Is there some sort of adaptor that allows querying a postgresql database like it was a pandas dataframe?
2 Answers
Update (16th March 2016)
It is possible, but you would have to have a compiler, which evaluates your query and transforms it into SQL clauses.
The fact that SQL is a higher level language and that DBMS interpret SQL clauses with regard to not only the query, but also the data and its distribution, makes this really hard do to performantly.
Wes McKinney is trying to do this with Ibis project and has a nice writeup about some of the challenges.
Previous post
Unfortunately that's not possible, because SQL is higher level language than Python.
With pandas you specify what and how you want to do something, whereas with SQL you only specify what you want. The SQL server is then free to decide how to serve your query. When you add an index to a table, the SQL server can then use that index to serve your query faster without you rewriting your query.
If you instructed your database how you want it to execute your query, then you would also need to rewrite your SQL statements if you wanted them to use an index.
That being said, I commonly use the pattern in neurite's answer for analysis, using SQL to perform initial aggregation (and reduce size of data) and then perform other operations in pandas.
Comments
Not sure if this is exactly what you want but you can load postgres tables into pandas and manipulate them from there.

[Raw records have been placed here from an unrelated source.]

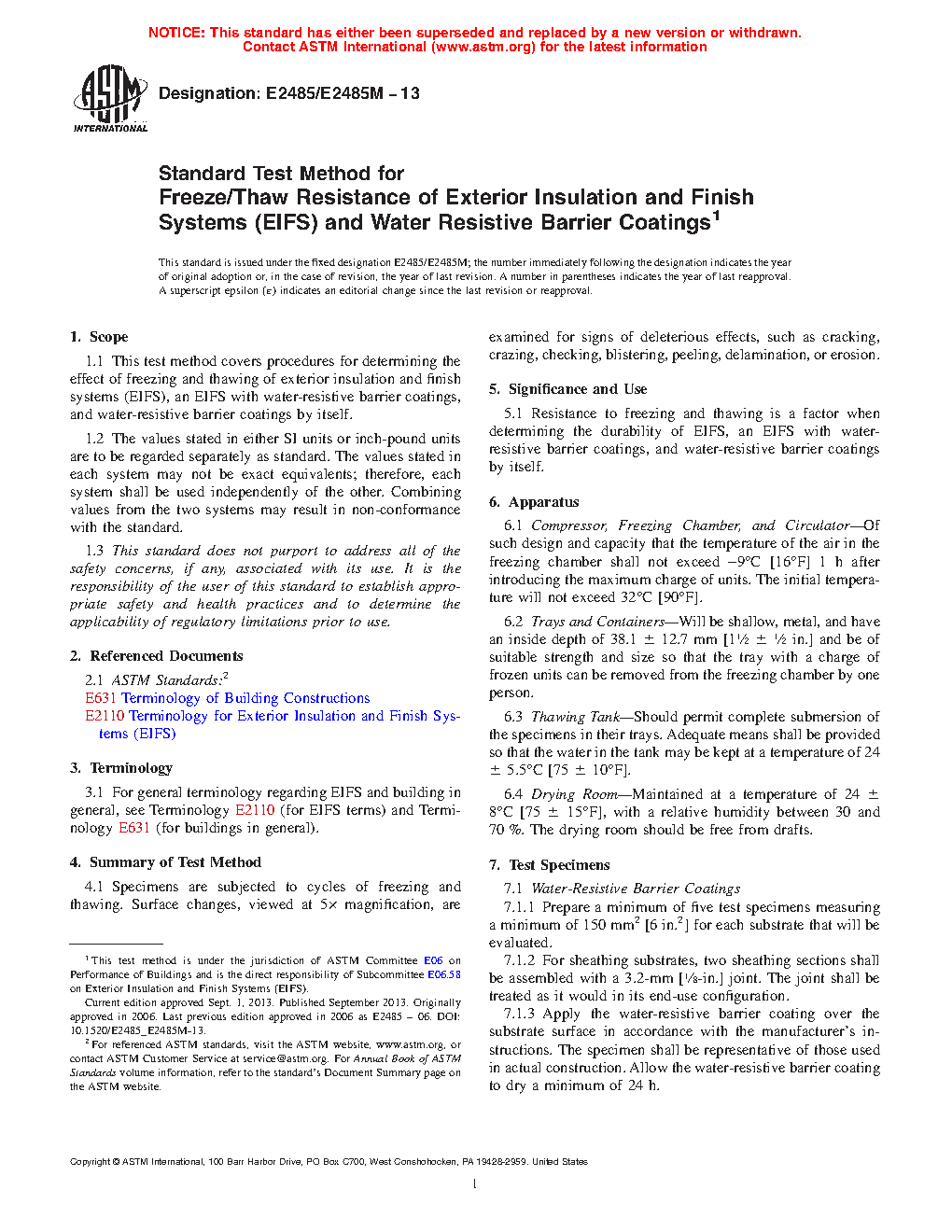 NOTICE: This standard has either been superseded and replaced by a new version or withdrawn. Contact ASTM International (www.astm.org) for the latest information

ASTM INTERNATIONAL

Designation: E2485/E2485M – 13

Standard Test Method for
Freeze/Thaw Resistance of Exterior Insulation and Finish Systems (EIFS) and Water Resistive Barrier Coatings$^1$

This standard is issued under the fixed designation E2485/E2485M; the number immediately following the designation indicates the year of original adoption or, in the case of revision, the year of last revision. A number in parentheses indicates the year of last reapproval. A superscript epsilon (ε) indicates an editorial change since the last revision or reapproval.

1. Scope

1.1 This test method covers procedures for determining the effect of freezing and thawing of exterior insulation and finish systems (EIFS), an EIFS with water-resistive barrier coatings, and water-resistive barrier coatings by itself.

1.2 The values stated in either SI units or inch-pound units are to be regarded separately as standard. The values stated in each system may not be exact equivalents; therefore, each system shall be used independently of the other. Combining values from the two systems may result in non-conformance with the standard.

1.3 This standard does not purport to address all of the safety concerns, if any, associated with its use. It is the responsibility of the user of this standard to establish appropriate safety and health practices and to determine the applicability of regulatory limitations prior to use.

2. Referenced Documents

2.1 ASTM Standards:$^2$
E631 Terminology of Building Constructions
E2110 Terminology for Exterior Insulation and Finish Systems (EIFS)

3. Terminology

3.1 For general terminology regarding EIFS and building in general, see Terminology E2110 (for EIFS terms) and Terminology E631 (for buildings in general).

4. Summary of Test Method

4.1 Specimens are subjected to cycles of freezing and thawing. Surface changes, viewed at 5× magnification, are examined for signs of deleterious effects, such as cracking, crazing, checking, blistering, peeling, delamination, or erosion.

5. Significance and Use

5.1 Resistance to freezing and thawing is a factor when determining the durability of EIFS, an EIFS with water-resistive barrier coatings, and water-resistive barrier coatings by itself.

6. Apparatus

6.1 Compressor, Freezing Chamber, and Circulator—Of such design and capacity that the temperature of the air in the freezing chamber shall not exceed −9°C [16°F] 1 h after introducing the maximum charge of units. The initial temperature will not exceed 32°C [90°F].

6.2 Trays and Containers—Will be shallow, metal, and have an inside depth of 38.1 ± 12.7 mm [1½ ± ½ in.] and be of suitable strength and size so that the tray with a charge of frozen units can be removed from the freezing chamber by one person.

6.3 Thawing Tank—Should permit complete submersion of the specimens in their trays. Adequate means shall be provided so that the water in the tank may be kept at a temperature of 24 ± 5.5°C [75 ± 10°F].

6.4 Drying Room—Maintained at a temperature of 24 ± 8°C [75 ± 15°F], with a relative humidity between 30 and 70 %. The drying room should be free from drafts.

7. Test Specimens

7.1 Water-Resistive Barrier Coatings

7.1.1 Prepare a minimum of five test specimens measuring a minimum of 150 mm$^2$ [6 in.$^2$] for each substrate that will be evaluated.

7.1.2 For sheathing substrates, two sheathing sections shall be assembled with a 3.2-mm [⅛-in.] joint. The joint shall be treated as it would in its end-use configuration.

7.1.3 Apply the water-resistive barrier coating over the substrate surface in accordance with the manufacturer's instructions. The specimen shall be representative of those used in actual construction. Allow the water-resistive barrier coating to dry a minimum of 24 h.

$^1$ This test method is under the jurisdiction of ASTM Committee E06 on Performance of Buildings and is the direct responsibility of Subcommittee E06.58 on Exterior Insulation and Finish Systems (EIFS).

Current edition approved Sept. 1, 2013. Published September 2013. Originally approved in 2006. Last previous edition approved in 2006 as E2485 – 06. DOI: 10.1520/E2485_E2485M-13.

$^2$ For referenced ASTM standards, visit the ASTM website, www.astm.org, or contact ASTM Customer Service at service@astm.org. For Annual Book of ASTM Standards volume information, refer to the standard's Document Summary page on the ASTM website.

Copyright © ASTM International, 100 Barr Harbor Drive, PO Box C700, West Conshohocken, PA 19428-2959. United States

1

http://pandas.pydata.org/pandas-docs/stable/generated/pandas.read_sql.html http://docs.sqlalchemy.org/en/latest/dialects/postgresql.html
Shamelessly stolen from the pages referenced above:
import pandas
from sqlalchemy import create_engine
engine = create_engine(
'postgresql+pg8000://scott:tiger@localhost/test',
isolation_level='READ UNCOMMITTED'
)
df = pandas.read_sql('SELECT * FROM <TABLE>;' con=engine)